Mariana Branco – Repórter da Agência Brasil
O segundo impeachment de um presidente da República em 24 anos não é positivo para uma democracia, concordam analistas consultados pela Agência Brasil. A opinião é compartilhada, inclusive por quem foi a favor do afastamento da ex-presidenta Dilma Rousseff, que perdeu o cargo ontem (31) em votação do Senado Federal (61 a 20), embora sem perder os direitos políticos.
Antes dela, o ex-presidente Fernando Collor de Melo, atualmente senador pelo PTC, passou por processo idêntico, em 1992, com a diferença de que, mesmo após renunciar, foi cassado pelo Senado e ficou inelegível por oito anos. Para Antônio Barbosa, professor do Departamento de História da Universidade de Brasília, dois impeachments em tão pouco tempo são “sinal de que há uma doença grave da democracia”, mas isso não é motivo para deixar de usar, pois é um instrumento legal existente na Constituição e o processo contra Dilma teve legitimidade.

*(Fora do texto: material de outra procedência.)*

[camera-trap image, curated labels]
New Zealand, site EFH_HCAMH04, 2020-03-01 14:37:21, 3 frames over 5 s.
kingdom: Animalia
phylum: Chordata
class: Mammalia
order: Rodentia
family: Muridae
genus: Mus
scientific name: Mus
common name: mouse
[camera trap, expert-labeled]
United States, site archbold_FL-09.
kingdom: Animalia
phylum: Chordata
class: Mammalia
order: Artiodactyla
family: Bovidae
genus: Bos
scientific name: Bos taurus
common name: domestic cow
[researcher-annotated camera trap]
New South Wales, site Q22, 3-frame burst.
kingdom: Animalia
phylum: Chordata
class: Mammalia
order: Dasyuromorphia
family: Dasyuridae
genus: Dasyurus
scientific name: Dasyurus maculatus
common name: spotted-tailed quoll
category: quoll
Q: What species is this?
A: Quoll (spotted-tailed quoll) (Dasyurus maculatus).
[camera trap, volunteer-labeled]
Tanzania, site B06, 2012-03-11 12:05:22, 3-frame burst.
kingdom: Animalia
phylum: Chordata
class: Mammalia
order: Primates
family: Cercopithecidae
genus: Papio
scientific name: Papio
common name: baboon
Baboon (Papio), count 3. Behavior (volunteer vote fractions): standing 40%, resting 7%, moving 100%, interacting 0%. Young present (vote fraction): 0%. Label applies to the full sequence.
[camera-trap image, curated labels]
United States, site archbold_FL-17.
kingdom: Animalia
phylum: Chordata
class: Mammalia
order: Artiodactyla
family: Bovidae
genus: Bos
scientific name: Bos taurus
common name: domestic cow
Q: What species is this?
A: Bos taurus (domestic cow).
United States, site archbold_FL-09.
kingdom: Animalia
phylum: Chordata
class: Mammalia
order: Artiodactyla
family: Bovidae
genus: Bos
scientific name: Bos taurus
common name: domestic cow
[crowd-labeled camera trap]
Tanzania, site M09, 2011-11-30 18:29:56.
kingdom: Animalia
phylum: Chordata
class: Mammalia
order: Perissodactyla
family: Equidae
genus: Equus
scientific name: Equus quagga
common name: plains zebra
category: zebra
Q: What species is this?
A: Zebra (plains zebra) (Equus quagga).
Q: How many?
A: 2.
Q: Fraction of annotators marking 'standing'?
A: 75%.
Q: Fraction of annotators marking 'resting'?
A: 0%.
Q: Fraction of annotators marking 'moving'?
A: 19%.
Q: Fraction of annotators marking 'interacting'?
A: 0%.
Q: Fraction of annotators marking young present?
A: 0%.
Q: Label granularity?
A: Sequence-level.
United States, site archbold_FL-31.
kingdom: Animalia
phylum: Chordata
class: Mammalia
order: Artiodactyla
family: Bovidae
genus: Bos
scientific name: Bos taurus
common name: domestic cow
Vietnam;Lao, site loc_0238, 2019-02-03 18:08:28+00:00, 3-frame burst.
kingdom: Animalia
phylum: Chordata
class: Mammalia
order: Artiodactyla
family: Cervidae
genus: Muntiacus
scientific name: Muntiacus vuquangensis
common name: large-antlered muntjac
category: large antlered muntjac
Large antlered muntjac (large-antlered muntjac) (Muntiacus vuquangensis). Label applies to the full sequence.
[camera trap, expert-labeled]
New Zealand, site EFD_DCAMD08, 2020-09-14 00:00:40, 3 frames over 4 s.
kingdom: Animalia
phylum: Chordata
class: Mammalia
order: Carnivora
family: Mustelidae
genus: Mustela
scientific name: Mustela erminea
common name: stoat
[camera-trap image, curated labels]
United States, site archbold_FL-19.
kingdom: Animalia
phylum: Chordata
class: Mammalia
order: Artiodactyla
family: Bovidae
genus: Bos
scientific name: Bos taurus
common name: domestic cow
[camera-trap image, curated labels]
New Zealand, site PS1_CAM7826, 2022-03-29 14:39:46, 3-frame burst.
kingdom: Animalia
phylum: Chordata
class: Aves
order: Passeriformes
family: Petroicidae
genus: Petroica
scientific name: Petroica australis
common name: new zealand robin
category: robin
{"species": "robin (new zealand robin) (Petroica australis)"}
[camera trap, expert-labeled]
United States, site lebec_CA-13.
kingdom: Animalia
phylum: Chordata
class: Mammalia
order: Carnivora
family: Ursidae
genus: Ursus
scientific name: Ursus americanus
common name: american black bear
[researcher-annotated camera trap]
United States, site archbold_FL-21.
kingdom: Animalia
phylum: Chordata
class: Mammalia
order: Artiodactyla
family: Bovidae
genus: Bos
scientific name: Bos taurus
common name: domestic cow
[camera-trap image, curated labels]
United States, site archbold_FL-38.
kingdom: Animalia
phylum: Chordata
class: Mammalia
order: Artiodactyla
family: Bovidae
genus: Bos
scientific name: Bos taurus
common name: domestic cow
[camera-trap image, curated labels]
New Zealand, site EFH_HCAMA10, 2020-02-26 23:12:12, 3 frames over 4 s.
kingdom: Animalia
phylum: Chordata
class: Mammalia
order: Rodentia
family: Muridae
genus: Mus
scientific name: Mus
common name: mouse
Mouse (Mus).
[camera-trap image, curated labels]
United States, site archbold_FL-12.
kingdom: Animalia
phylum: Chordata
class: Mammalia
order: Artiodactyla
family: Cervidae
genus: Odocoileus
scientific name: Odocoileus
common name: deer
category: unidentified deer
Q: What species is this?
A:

“Esse processo de impeachment seguiu absolutamente todos os ritos estabelecidos pela Constituição e pela lei. Desde o início, o rito foi monitorado pelo Supremo Tribunal Federal e, no final, foi presidido pelo presidente do Supremo [Ricardo Lewandowski]”, avalia Barbosa. O historiador acredita, agora, em uma normalização do país e deseja a continuidade do combate à corrupção
Já o historiador Daniel Aarão Reis, professor de História Contemporânea da Universidade Federal Fluminense, se opõe ao próprio instituto do impeachment. Para ele, foi um erro sua manutenção na época das discussões da Constituição Federal de 1988.
“Essa lei do impeachment é uma lei de 1950. Eu penso que as forças progressistas do Brasil, quando da aprovação da Constituição de 1988, cometeram o erro de não ter questionado esse dispositivo”, comenta. Na avaliação do historiador, o impeachment é “extremamente autoritário e antidemocrático” e sua repetição, 24 anos após a queda de Collor, “enfraquece a democracia”.
“Eu penso que o impeachment é um problema e muito pouca gente está discutindo. Ele transfere a uma elite de algumas centenas de representantes [Congresso Nacional] o direito de cassar alguém eleito por milhões de votos”, argumenta Aarão Reis. Segundo ele, o PT, partido de Dilma, “prova próprio veneno”, já que foi favorável ao impeachment de Collor e pediu a saída de outros presidentes.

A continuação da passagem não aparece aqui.